Praise be to the Party for giving us yet another IT failure so big it will be seen galaxies away as an information black hole sucking everything into it but giving sod all back out in return.

Until the next one.

Thursday, 20 December 2012

Writer's cramp.


At this time of year we suspect a lot of GPs will be doing something they don't do very often nowadays and that is to write legibly.

With the increasing use of computers to hold medical information most of the time we spend typing away on computers. We only rarely write letters by hand usually only on home visits when admitting patients to hospital and if we write in surgery it is usually only a few words on a post it or instructions to staff on hospital letters etc.

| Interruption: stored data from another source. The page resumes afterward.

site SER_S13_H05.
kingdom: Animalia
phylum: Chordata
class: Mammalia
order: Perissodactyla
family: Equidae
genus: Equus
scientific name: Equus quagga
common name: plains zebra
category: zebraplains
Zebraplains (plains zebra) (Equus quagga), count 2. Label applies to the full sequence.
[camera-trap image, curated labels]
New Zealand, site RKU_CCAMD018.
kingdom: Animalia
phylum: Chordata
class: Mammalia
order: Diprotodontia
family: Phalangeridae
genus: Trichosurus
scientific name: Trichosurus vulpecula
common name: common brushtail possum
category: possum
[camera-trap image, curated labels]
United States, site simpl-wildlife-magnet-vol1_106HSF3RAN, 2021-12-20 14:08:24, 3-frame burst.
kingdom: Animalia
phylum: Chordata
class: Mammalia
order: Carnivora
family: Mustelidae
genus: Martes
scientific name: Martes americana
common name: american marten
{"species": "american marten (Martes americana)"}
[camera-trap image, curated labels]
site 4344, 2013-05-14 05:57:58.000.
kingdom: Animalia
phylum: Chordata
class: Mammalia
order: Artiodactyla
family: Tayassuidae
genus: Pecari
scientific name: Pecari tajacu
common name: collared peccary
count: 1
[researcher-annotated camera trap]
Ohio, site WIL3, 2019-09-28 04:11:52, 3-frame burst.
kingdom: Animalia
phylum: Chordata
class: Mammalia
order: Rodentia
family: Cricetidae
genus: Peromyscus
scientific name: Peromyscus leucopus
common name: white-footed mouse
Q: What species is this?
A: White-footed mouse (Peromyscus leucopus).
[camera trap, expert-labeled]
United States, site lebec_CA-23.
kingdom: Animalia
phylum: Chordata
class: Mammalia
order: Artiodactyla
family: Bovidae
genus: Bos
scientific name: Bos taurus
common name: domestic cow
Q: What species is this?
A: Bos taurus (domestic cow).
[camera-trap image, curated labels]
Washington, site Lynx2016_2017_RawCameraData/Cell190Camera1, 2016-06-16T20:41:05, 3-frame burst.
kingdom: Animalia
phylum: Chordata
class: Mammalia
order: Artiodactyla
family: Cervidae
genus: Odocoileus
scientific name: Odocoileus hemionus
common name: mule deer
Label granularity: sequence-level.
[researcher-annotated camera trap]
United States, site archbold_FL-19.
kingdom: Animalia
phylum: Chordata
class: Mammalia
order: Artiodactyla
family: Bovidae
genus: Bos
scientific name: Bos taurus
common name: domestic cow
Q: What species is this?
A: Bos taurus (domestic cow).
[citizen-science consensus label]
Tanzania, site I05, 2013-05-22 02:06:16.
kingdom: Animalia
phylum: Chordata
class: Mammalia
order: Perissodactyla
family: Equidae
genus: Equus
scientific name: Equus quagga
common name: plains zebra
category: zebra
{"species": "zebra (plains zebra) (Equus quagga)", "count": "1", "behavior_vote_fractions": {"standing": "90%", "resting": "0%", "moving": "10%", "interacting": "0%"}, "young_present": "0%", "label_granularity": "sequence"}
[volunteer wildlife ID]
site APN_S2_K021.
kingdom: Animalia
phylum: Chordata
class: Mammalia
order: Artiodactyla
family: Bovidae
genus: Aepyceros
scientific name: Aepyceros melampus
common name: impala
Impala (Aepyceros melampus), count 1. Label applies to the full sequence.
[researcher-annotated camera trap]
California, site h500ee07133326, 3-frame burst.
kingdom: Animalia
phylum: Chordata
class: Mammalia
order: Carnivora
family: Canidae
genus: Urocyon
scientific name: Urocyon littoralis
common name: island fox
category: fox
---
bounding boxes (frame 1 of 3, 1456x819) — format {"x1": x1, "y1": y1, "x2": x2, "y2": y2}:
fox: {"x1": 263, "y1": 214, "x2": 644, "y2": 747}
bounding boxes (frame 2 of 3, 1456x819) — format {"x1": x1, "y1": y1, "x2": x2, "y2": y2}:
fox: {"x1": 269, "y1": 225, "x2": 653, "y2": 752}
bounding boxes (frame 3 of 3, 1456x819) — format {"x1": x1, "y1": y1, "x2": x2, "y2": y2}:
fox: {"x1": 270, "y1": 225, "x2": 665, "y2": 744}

We do still sign prescriptions but the signatures we use are usually a squiggle that over time becomes less and less recognizable as having any letters in it due to the need to repeat it quickly and often several hundred times a day.

Indeed some of the team have 2 signatures one for prescriptions the other for cheques and credit card transactions but these are becoming less often used as PINs replace signatures.

So when one of the team sat down to write a few Christmas cards they experienced something they had last experienced at school - writer's cramp. Writing prescisely involves fine muscle movements and we realized that we don't use these muscles as often as we used to and so after just a few smartly and legibly written and addressed cards our dominant hand hurt.

The last time we experienced this was in our English Literature exam when the grade you got was dependant on the weight of paper you wrote on that the examiner could read and so writing legibly at speed was a must do.

Praise be to the Party for deskilling the muscles in our hands that are needed to do things not dependant on a working computer system. It was surprisingly painful and unexpected and brought back painful memories of English Lit. as well!